肺がんリスク 禁煙20年でどのくらい下がる?

日経Gooday

答えと解説

正解は、(4)吸わない人とほぼ同じです。

たばこには有害物質が多く含まれていることは広く知られています。たばこの主流煙には、ニコチン、タール、一酸化炭素などの有害化学物質が200種類以上、発がん化学物質(ベンツピレン、芳香族アミン、ニトロソ化合物、ヒ素、カドミウムなど)が約70種類含まれています。これらの物質が体内に取り込まれると、正常な細胞のがん化のきっかけを作る、細胞のがん化を促す、がんの増殖を促進する、といった働きをします。

喫煙が日本人の肺がんリスクを上げていることは、大規模疫学調査(多目的コホート研究:JPHC Study)の結果からも明らかになっています。

がん予防のプロフェッショナルで、がん予防の著書も多く手がける、国立がん研究センター 社会と健康研究センター センター長の津金昌一郎さんは、「40~69歳の男女約9万人から生活習慣などについての情報を集め、10年以上の長期にわたって、どのような生活習慣が疾病の発症に関連するのかを検証した結果、喫煙している人は、非喫煙者に対して、男性で4.5倍、女性で4.2倍肺がんに罹患しやすいという結果が出ています(Int J Cancer. 2002;99(2):245-51.)」と話します。

これらの数値を基に、肺がんの原因のうち喫煙がどのくらいの割合になるかを推計したところ、「男性の肺がんの68%、女性の肺がんの18%はたばこが原因である」というデータが出ています。

時間はかかるが、禁煙すれば肺がんのリスクは低下する

JPHC Studyからは、男性の喫煙者について、1日に吸う本数が多いほど、喫煙期間が長いほど、肺がんのリスクが増加する傾向が確認されています。
◇ ◇ ◇ ◇ ◇
▶ [内容についての問い]
a - 肺がんと禁煙の記事の中で、発がん化学物質の例としてかっこ内に挙げられているものを、すべて書き出してください。
b - 肺がんと禁煙の記事の最後の文のあとに、続きを書き足してください。

▶ [提供データ]
◇ ◇ ◇ ◇ ◇
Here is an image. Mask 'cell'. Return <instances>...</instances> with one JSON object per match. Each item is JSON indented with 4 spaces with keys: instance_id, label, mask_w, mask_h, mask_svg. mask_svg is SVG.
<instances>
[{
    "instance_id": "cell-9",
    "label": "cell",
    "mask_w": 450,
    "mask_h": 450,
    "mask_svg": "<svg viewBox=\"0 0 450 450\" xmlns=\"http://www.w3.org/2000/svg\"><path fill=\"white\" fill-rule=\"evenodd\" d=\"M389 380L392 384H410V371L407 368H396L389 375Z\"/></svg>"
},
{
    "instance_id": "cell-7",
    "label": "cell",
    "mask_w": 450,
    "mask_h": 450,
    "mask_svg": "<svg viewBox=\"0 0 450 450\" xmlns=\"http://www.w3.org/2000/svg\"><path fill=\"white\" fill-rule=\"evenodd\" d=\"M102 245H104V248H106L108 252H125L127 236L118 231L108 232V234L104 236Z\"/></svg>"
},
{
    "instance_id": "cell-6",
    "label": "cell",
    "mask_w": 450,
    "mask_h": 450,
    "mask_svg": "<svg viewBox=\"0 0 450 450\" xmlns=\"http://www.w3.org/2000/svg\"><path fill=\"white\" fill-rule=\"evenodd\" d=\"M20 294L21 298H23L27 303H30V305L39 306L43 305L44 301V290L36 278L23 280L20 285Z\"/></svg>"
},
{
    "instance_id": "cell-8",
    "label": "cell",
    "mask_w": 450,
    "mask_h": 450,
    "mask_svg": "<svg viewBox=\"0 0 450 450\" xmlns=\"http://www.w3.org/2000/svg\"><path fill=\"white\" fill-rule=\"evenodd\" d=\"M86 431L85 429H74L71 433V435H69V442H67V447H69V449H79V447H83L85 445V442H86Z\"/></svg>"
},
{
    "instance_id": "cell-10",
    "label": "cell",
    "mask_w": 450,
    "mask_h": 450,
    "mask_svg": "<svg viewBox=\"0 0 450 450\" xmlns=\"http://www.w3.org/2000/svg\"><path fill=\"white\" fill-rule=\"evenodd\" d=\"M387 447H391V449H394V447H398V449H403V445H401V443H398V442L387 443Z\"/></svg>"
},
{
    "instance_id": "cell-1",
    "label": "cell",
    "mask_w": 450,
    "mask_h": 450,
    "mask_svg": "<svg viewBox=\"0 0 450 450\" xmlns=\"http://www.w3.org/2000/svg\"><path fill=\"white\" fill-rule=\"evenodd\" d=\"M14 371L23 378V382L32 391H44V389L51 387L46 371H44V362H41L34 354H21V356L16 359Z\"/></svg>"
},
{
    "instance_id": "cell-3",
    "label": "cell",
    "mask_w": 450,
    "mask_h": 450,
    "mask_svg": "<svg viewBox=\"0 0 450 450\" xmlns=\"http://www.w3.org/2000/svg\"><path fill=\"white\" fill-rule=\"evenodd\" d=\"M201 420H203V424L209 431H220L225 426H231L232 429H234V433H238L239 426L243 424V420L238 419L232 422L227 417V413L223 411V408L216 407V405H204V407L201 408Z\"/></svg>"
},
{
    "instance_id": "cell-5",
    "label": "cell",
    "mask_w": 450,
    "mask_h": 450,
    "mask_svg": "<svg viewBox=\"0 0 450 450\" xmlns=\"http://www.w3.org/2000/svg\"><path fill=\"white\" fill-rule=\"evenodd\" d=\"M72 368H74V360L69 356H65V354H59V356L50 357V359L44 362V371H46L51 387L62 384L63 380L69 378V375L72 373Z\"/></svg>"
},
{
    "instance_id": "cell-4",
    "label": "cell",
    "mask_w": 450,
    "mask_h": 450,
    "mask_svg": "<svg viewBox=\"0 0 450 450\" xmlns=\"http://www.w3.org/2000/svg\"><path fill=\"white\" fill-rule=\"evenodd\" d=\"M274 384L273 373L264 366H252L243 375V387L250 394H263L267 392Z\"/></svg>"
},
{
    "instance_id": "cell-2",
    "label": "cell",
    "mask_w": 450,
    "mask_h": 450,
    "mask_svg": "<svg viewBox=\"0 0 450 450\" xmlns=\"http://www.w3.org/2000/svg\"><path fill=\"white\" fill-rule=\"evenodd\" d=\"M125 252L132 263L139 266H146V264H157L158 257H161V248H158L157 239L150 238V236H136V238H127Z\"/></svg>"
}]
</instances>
◇ ◇ ◇ ◇ ◇
▶ [番号ごとの答え]
a - ベンツピレン、芳香族アミン、ニトロソ化合物、ヒ素、カドミウム

b -
たばこを吸う人を、喫煙指数(吸いはじめてからの年数×1日に吸う本数)によって分けると、 たばこを吸わない人に比べて、喫煙指数が増えるほど肺がん罹患率が増加していました。「喫煙指数が600以上の場合(例えば、1日20本のたばこを30年間吸い続けると600になります)、高危険群となります。この研究では、喫煙指数が1200を超える人では、吸わない人に比べて6.4倍肺がんに罹患しやすいという結果が出ています」(津金さん)

この研究では、たばこをやめると、やめてからの年数が長くなるほど肺がんリスクは減少することが明らかになっています。

「『長年、たばこを吸ってきてしまった。今さら禁煙してももう遅い』と考える人がいるかもしれません。しかし、この研究では、たばこをやめた人の肺がん罹患率は、たばこをやめてから9年以内では吸わない人に比べて3倍でしたが、10~19年では1.8倍、20年以上でたばこを吸わない人とほぼ同じになる、という結果が得られました。時間はかかりますが、禁煙すれば肺がんのリスクは徐々に低下するのです」(津金さん)。

多目的コホート研究(JPHC Study)から推計された、男性における禁煙年数と肺がんリスクの関係。やめてから9年以内の人のリスクは、吸わない人の3.0倍だったが、10~19年では1.8倍だった。さらに20年以上では1.0倍と、たばこを吸わない人と同じになった。(Int J Cancer. 2002;99(2):245-51.)

現在、喫煙している人も、たばこをやめれば何歳であっても、吸い続けた場合に比べて肺がんリスクが下がります。そして、早くやめるほど大きな効果が期待できます。